In general, in one aspect, the present invention involves a method of improving a prediction rate for instructions in code comprising determining a sequence from profile information; and transforming the code based on the determined sequence.
In general, in one aspect, the present invention involves an apparatus for improving branch prediction rates in a microprocessor comprising a compiler comprising an optimization component, wherein the optimization component determines a sequence from profile information and transforms code received by the compiler based on the determined sequence.
In general, in one aspect, the present invention involves a software tool for improving branch prediction rates in a microprocessor comprising a program stored on computer-readable media for processing a case; determining a next case from a sequence involving the processed case; and processing the next case.
In general, in one aspect, the present invention involves a software tool for improving a prediction rate for instructions in code comprising a program stored on computer-readable media for determining a sequence from profile information; and transforming the code based on the determined sequence.

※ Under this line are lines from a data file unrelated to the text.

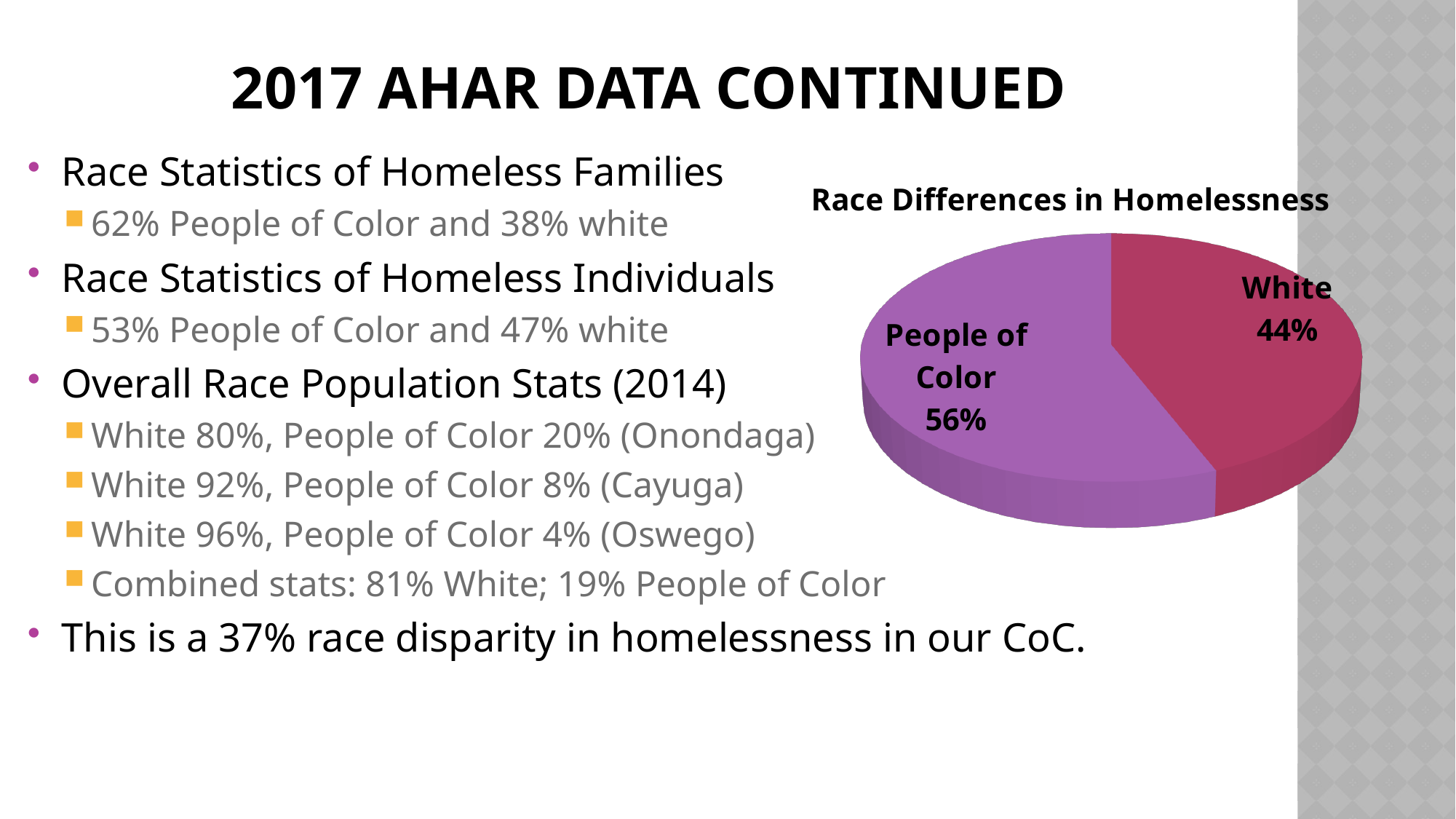
What kind of chart is shown on the slide? pie chart What colour is the People of Color slice? purple What share of the pie does White represent? 44% Which slice of the pie is the smallest? White What is the difference in percentage points between the People of Color slice and the White slice? 12% What share of the pie does People of Color represent? 56% What is the title of the chart? Race Differences in Homelessness How many slices does the pie chart have? 2 Which slice of the pie is the largest? People of Color Which is larger, the People of Color slice or the White slice? People of Color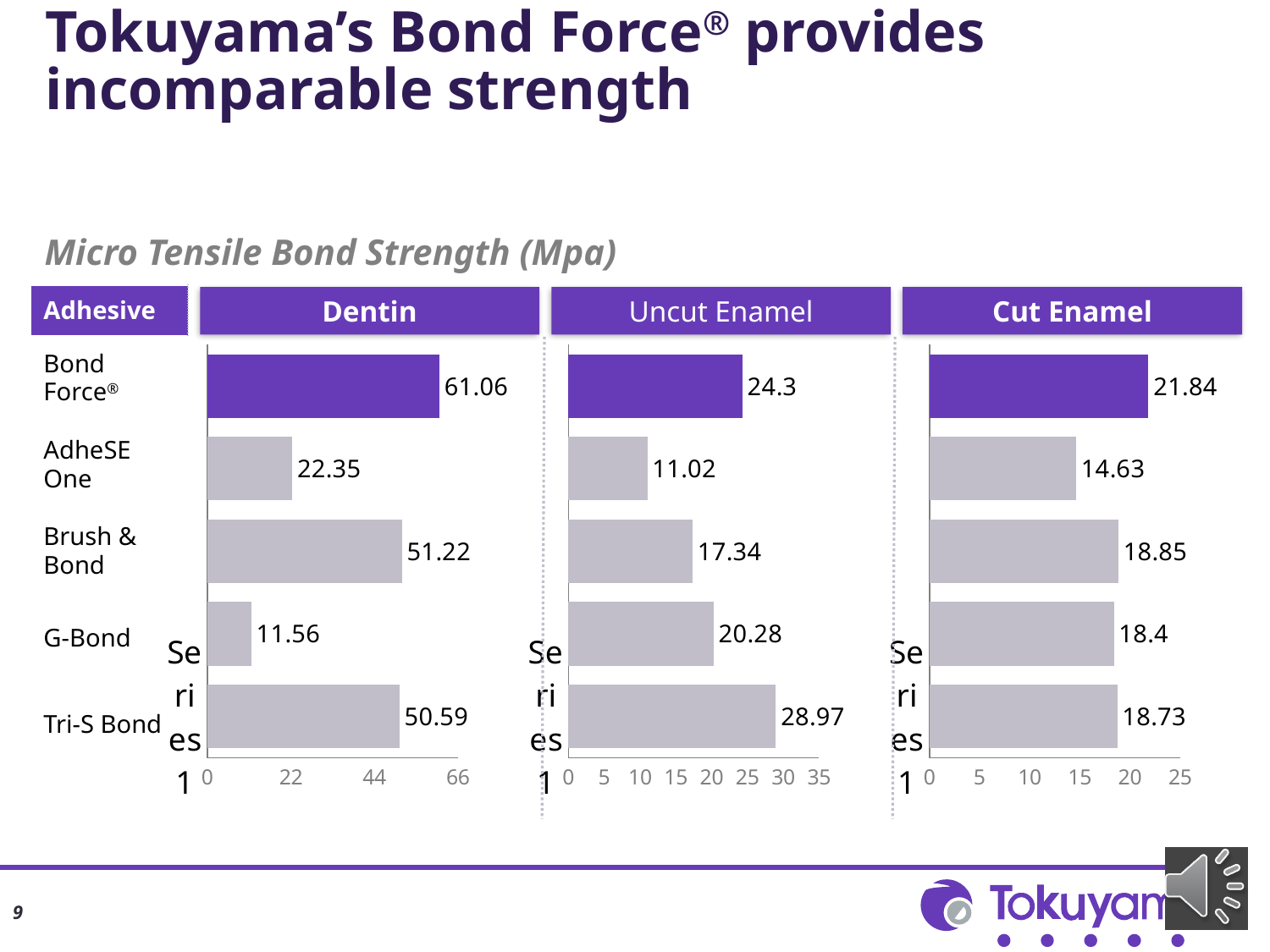
In the Cut Enamel chart, which adhesive has the highest value? Bond Force How many adhesives are plotted in the Dentin chart? 5 In the Cut Enamel chart, what is the value for AdheSE One? 14.63 What kind of chart is the Uncut Enamel chart? Bar chart In the Uncut Enamel chart, what is the value for Tri-S Bond? 28.97 In the Dentin chart, what is the value for Bond Force? 61.06 In the Dentin chart, is the value for Tri-S Bond greater or less than 44? greater In the Dentin chart, which adhesive has the lowest value? G-Bond In the Dentin chart, what is the difference between the values for Bond Force and AdheSE One? 38.71 In the Cut Enamel chart, what is the difference between the values for Bond Force and Brush & Bond? 2.99 In the Uncut Enamel chart, which is larger, the value for G-Bond or the value for Brush & Bond? G-Bond In the Uncut Enamel chart, which adhesive has the highest value? Tri-S Bond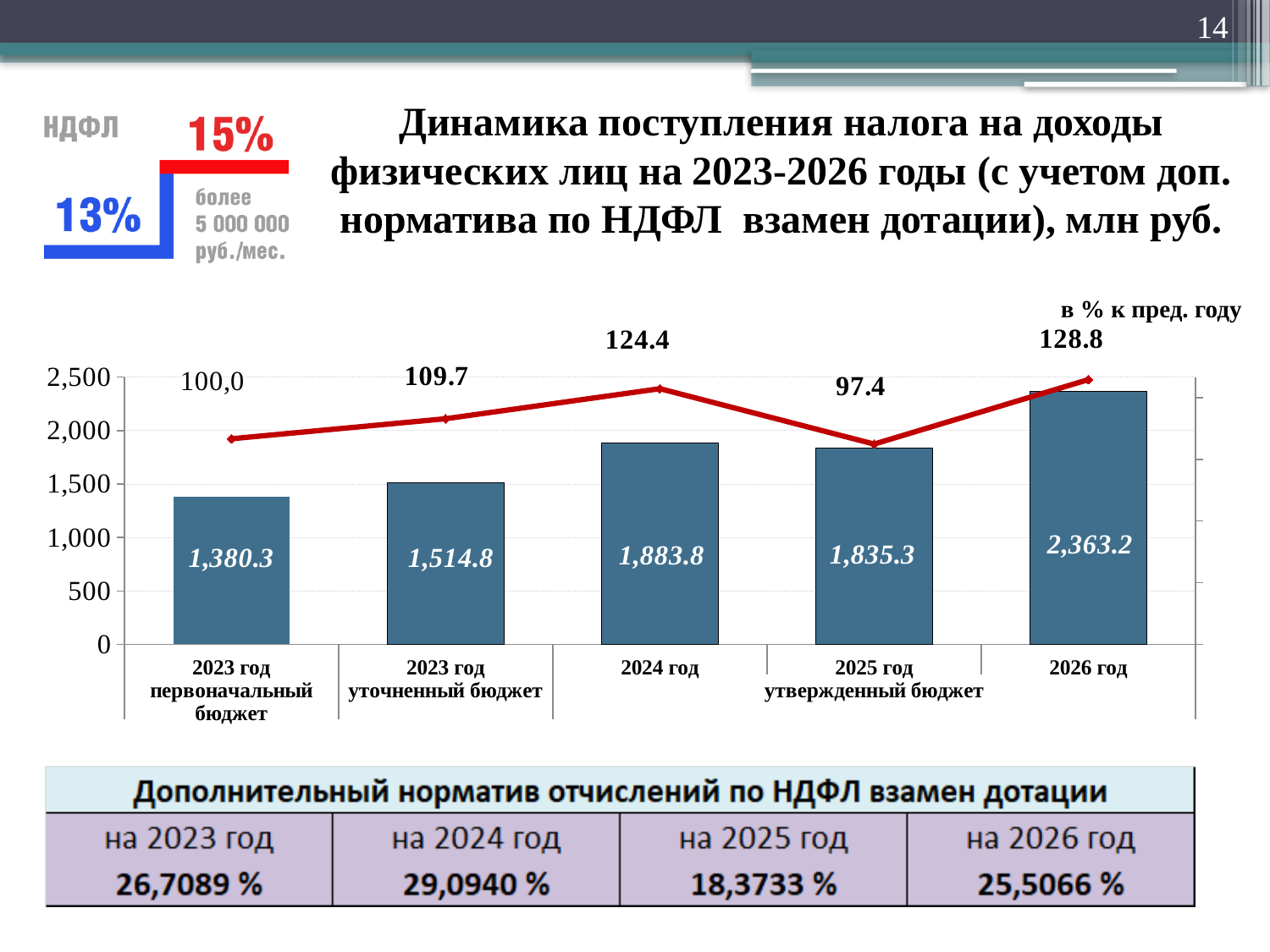
Which category has the highest bar value? 2026 год What kind of chart is this? Bar chart with a line What is the difference between the values for 2026 год and 2025 год? 527.9 How many categories are shown on the x axis? 5 What is the value for 2023 год уточненный бюджет? 1,514.8 What is the value for 2026 год? 2,363.2 Which category has the lowest bar value? 2023 год первоначальный бюджет Which is larger, the value for 2024 год or the value for 2025 год? 2024 год What is the percentage to the previous year (в % к пред. году) shown for 2024 год? 124.4 What is the difference between the values for 2024 год and 2025 год? 48.5 What is the percentage to the previous year (в % к пред. году) shown for 2025 год? 97.4 What is the value for 2024 год? 1,883.8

In general, in one aspect, the present invention involves an apparatus for improving branch prediction rates in a microprocessor comprising means for determining a sequence; and means for transforming code based on the sequence.
In general, in one aspect, the present invention involves a method of improving branch prediction rates in a microprocessor comprising converting a plurality of unpredictable branches into a set of predictable branches by expanding at least one of the unpredictable branches into a follow-set branch based on a profile for the unpredictable branches.
In general, in one aspect, the present invention involves a method for improving branch prediction rates in a microprocessor comprising determining a sequence involving a branch from profile information; processing the branch; determining a next branch in the sequence; and selectively processing the next branch during the processing of the branch based on an associated probability.
In general, in one aspect, the present invention involves a method of improving processor performance comprising transforming a set of branches into a second set of branches, wherein the second set of branches comprises the original set of branches; and a sequence of branches likely to execute as an entity.
In general, in one aspect, the present invention involves a processor comprising means for processing instructions; and means for transforming a set of branches into a second set of branches, wherein the second set of branches comprises the original set of branches; and a sequence of branches likely to execute as an entity.
Other aspects and advantages of the invention will be apparent from the following description and the appended claims.